[BEGIN SUPPLIED DATA]
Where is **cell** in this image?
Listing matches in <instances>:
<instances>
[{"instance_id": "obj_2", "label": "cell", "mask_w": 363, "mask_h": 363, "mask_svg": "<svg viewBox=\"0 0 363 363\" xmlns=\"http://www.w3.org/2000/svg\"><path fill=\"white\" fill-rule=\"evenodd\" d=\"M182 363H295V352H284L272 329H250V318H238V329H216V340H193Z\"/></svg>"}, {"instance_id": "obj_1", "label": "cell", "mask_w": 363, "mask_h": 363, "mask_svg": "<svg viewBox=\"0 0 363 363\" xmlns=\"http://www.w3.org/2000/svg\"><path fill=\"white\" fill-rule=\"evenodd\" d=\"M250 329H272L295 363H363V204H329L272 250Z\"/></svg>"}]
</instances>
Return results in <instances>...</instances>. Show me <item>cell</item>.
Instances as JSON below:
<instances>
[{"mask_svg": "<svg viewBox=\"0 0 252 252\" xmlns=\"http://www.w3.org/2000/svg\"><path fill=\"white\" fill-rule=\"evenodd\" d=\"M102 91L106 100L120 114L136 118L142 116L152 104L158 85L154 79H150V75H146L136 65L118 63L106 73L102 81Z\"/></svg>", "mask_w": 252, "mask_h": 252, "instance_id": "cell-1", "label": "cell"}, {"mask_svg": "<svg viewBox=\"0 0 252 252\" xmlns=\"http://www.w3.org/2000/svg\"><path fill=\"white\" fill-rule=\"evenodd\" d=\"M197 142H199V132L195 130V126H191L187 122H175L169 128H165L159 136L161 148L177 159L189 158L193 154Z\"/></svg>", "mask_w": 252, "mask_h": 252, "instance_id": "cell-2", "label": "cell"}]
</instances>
[END SUPPLIED DATA]
● YOUR TASK
Copy out all of the entries above again, line for line and without any changes.

● TASK ANSWER
Where is **cell** in this image?
Listing matches in <instances>:
<instances>
[{"instance_id": "obj_2", "label": "cell", "mask_w": 363, "mask_h": 363, "mask_svg": "<svg viewBox=\"0 0 363 363\" xmlns=\"http://www.w3.org/2000/svg\"><path fill=\"white\" fill-rule=\"evenodd\" d=\"M182 363H295V352H284L272 329H250V318H238V329H216V340H193Z\"/></svg>"}, {"instance_id": "obj_1", "label": "cell", "mask_w": 363, "mask_h": 363, "mask_svg": "<svg viewBox=\"0 0 363 363\" xmlns=\"http://www.w3.org/2000/svg\"><path fill=\"white\" fill-rule=\"evenodd\" d=\"M250 329H272L295 363H363V204H329L272 250Z\"/></svg>"}]
</instances>
Return results in <instances>...</instances>. Show me <item>cell</item>.
Instances as JSON below:
<instances>
[{"mask_svg": "<svg viewBox=\"0 0 252 252\" xmlns=\"http://www.w3.org/2000/svg\"><path fill=\"white\" fill-rule=\"evenodd\" d=\"M102 91L106 100L120 114L136 118L142 116L152 104L158 85L154 79H150V75H146L136 65L118 63L106 73L102 81Z\"/></svg>", "mask_w": 252, "mask_h": 252, "instance_id": "cell-1", "label": "cell"}, {"mask_svg": "<svg viewBox=\"0 0 252 252\" xmlns=\"http://www.w3.org/2000/svg\"><path fill=\"white\" fill-rule=\"evenodd\" d=\"M197 142H199V132L195 130V126H191L187 122H175L169 128H165L159 136L161 148L177 159L189 158L193 154Z\"/></svg>", "mask_w": 252, "mask_h": 252, "instance_id": "cell-2", "label": "cell"}]
</instances>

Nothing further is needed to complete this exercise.